Problem of The Day: Next Greater Element I

Problem Statement

leetcode problem link

Intuition

The problem asks for the next greater element for each number in nums1 based on their positions in nums2. A brute-force approach would involve scanning nums2 for each element in nums1 to find the next greater element, but that would be inefficient. Instead, we can use a monotonic stack to precompute the next greater elements for all items in nums2, which allows us to answer the query for each element in nums1 efficiently.

Approach (Monotonic Decreasing Stack)

We iterate through nums2 from right to left and use a stack to keep track of elements in decreasing order. For each element nums2[i], we remove elements from the stack that are less than or equal to it, since they can’t be the next greater element for any previous numbers. If the stack is not empty after popping, the top element is the next greater element for nums2[i].

We store this mapping in a hash map (hash_map). Initially, we only care about the elements in nums1, but to optimize and allow constant-time lookups, we store results for all elements in nums2.

After building the map, we simply look up the next greater element for each item in nums1 from the hash map.

Complexity

• Time complexity:
  \(O(n + m)\)
  Where (n) is the length of nums2 and (m) is the length of nums1. We process each element in nums2 once using the stack, and then each element in nums1 is processed via hash map lookup.

__Input data__.
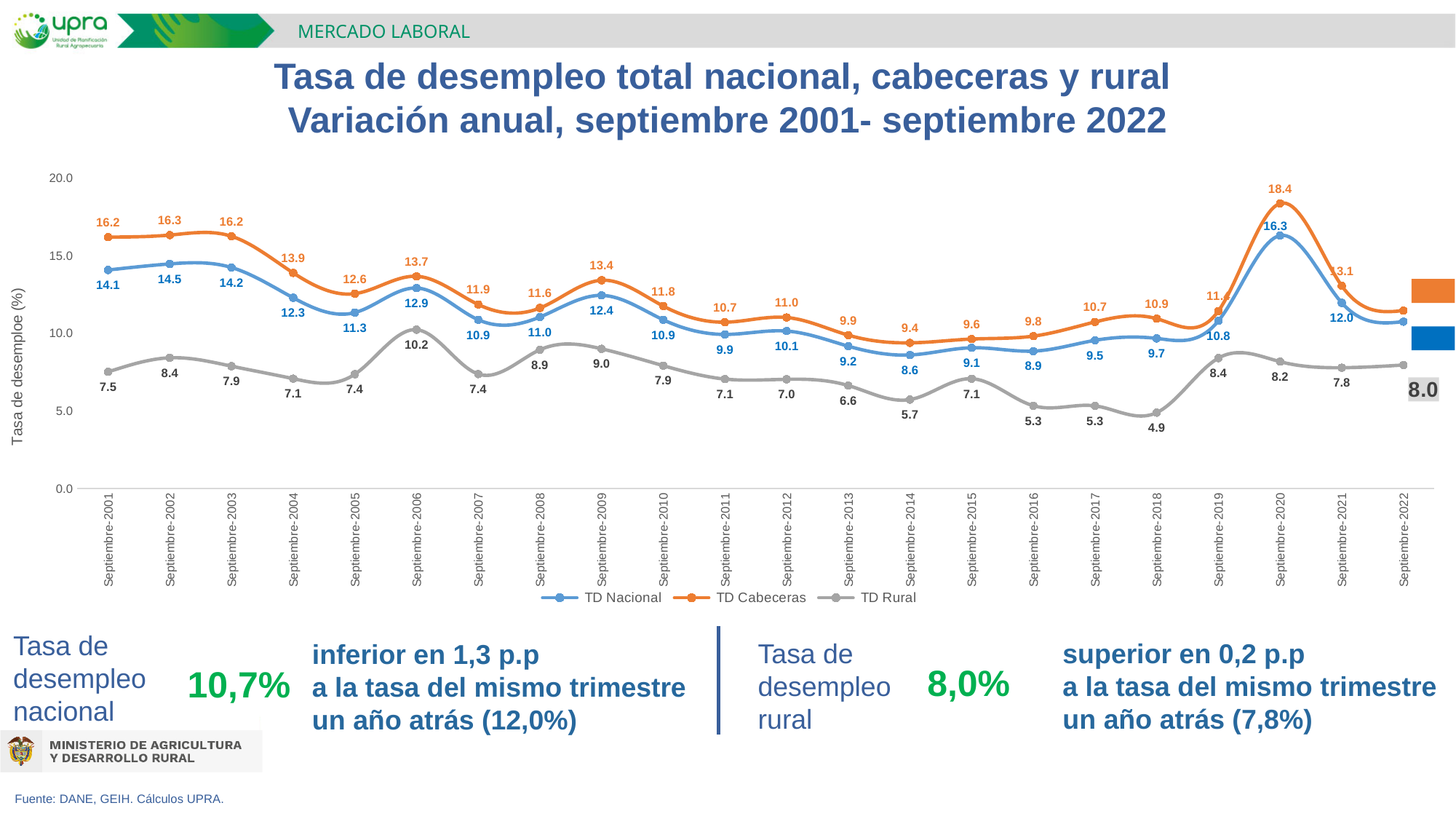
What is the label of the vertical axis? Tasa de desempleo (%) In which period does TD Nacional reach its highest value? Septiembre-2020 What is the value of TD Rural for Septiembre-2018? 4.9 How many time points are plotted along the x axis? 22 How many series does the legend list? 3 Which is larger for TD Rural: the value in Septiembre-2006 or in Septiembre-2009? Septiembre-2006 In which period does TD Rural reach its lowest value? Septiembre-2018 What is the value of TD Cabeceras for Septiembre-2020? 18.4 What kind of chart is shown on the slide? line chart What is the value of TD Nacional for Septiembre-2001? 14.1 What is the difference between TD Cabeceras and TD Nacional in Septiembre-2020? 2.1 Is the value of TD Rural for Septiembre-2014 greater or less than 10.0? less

__Required work__.
**A)** Answer these about the Next Greater Element write-up, one per line:
(i) In which direction does the approach go through nums2?
(ii) Where are the results for the elements of nums2 stored?
(iii) What time complexity is given?
**B)** Duplicate the stretch of the Next Greater Element write-up from "After building the" through "hash map lookup.".
**C)** Go on with the Next Greater Element write-up from where it stops.
Nothing in the lines is needed here.

__Numbered responses__.
**A)**
(i) From right to left.
(ii) In a hash map (hash_map).
(iii) O(n + m).

**B)**
After building the map, we simply look up the next greater element for each item in nums1 from the hash map.

Complexity

• Time complexity:
  \(O(n + m)\)
  Where (n) is the length of nums2 and (m) is the length of nums1. We process each element in nums2 once using the stack, and then each element in nums1 is processed via hash map lookup.

**C)**
• Space complexity:
  \(O(n)\)
  We use extra space for the stack and the hash map, both of which can grow up to the size of nums2.

Code

class Solution:
    def nextGreaterElement(self, nums1: List[int], nums2: List[int]) -> List[int]:
        stack = []
        hash_map = {i: -1 for i in nums1}
        for i in range(len(nums2) - 1, -1, -1):
            while stack and stack[-1] <= nums2[i]:
                stack.pop()

            hash_map[nums2[i]] = stack[-1] if stack else -1

            stack.append(nums2[i])

        res = []
        for x in nums1:
            res.append(hash_map[x])
        return res

Editorial

Approach 3: Using Stack

class Solution:
    def nextGreaterElement(self, nums1, nums2):
        stack = []
        hashmap = {}

        for num in nums2:
            while stack and num > stack[-1]:
                hashmap[stack.pop()] = num
            stack.append(num)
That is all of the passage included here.